→ **AIM**
Answer these questions about the farm lending article below:
1. Which organization initiated the Growing Forward program?
2. Who is the program for?
3. How many two-day training programs are offered each year?

Unique program offered by farm lender offers financial training.

Tom J Bechman 1, Editor, Indiana Prairie Farmer

March 14, 2022

3 Min Read
sprayer in field
GETTING STARTED: For young farmers, buying machinery and land usually means borrowing money. If that’s you, do you know how to best approach a potential lender? Tom J. Bechman

What does it take to start farming successfully? Obvious answers include a land base, often rented; machinery; and enough collateral to borrow money and put out a crop. One ag lending association thought outside the box. Leaders within the organization decided beginning farmers also needed financial and farm management training to give them better odds of landing on their feet.

That’s what the Growing Forward program initiated by Farm Credit Mid-America is about. “Our goal is to give them farm-based financial training so that they are better equipped to make decisions and work with their lender,” says Dakota Everts, vice president and coordinator of the Growing Forward program.

Started in 2014, the program is for clients under 35 years old or those with fewer than 10 years of experience in farming, she says.

“Our team members identify people who would be good candidates, and we work with them,” Everts explains. “The first step is a two-day, intensive training program. We offer four of those around our four-state area each year. Every other year, we offer an advanced training session for those who want to dig deeper into financial management for the farm.”

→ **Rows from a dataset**
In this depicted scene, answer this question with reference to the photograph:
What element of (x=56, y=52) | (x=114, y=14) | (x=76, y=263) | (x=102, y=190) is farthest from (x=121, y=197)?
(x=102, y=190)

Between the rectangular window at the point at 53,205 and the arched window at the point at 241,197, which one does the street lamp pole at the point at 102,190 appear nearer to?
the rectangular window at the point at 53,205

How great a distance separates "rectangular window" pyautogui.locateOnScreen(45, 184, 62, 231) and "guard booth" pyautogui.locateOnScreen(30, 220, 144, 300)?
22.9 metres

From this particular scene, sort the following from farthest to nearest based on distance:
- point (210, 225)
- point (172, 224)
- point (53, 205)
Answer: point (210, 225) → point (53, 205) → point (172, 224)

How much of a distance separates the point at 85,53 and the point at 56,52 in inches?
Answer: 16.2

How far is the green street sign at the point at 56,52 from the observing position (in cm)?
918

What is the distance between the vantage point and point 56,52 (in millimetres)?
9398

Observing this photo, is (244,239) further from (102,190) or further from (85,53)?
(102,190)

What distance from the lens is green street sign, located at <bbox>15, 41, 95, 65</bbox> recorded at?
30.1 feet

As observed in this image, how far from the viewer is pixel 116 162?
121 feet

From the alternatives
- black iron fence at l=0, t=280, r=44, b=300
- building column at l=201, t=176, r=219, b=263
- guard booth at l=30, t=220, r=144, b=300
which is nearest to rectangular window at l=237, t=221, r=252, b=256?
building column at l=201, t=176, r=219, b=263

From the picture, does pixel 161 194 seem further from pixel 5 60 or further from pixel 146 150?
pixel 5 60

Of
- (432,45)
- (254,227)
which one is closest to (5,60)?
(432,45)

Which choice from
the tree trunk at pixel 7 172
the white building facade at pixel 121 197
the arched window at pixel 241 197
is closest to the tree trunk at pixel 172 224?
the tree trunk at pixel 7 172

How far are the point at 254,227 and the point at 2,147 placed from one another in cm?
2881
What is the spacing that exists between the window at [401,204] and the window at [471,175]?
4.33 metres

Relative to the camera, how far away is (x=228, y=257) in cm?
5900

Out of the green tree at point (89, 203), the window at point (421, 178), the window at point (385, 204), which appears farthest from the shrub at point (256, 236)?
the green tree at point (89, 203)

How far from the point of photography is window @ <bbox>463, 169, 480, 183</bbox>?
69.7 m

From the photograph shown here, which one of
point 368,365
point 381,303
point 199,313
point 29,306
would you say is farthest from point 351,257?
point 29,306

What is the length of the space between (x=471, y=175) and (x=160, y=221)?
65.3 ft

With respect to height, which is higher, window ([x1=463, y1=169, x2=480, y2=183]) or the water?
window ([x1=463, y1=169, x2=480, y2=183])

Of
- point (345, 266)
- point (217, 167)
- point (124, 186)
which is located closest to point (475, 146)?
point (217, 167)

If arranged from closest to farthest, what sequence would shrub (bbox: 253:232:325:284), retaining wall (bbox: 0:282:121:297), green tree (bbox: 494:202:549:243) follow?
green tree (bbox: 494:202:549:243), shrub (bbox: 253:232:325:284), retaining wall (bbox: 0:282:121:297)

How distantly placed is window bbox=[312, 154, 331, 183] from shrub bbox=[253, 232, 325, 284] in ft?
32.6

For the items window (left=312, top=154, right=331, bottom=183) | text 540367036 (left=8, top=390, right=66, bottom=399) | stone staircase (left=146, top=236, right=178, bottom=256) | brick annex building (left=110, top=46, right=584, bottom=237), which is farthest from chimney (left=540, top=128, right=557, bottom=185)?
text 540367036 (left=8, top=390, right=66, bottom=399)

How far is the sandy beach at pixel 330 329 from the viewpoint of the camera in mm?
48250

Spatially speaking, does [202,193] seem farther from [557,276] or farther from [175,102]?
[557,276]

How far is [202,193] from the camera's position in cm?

→ **ANSWER FOR THIS EXERCISE**
1. Farm Credit Mid-America
2. Clients under 35 years old or those with fewer than 10 years of experience in farming
3. Four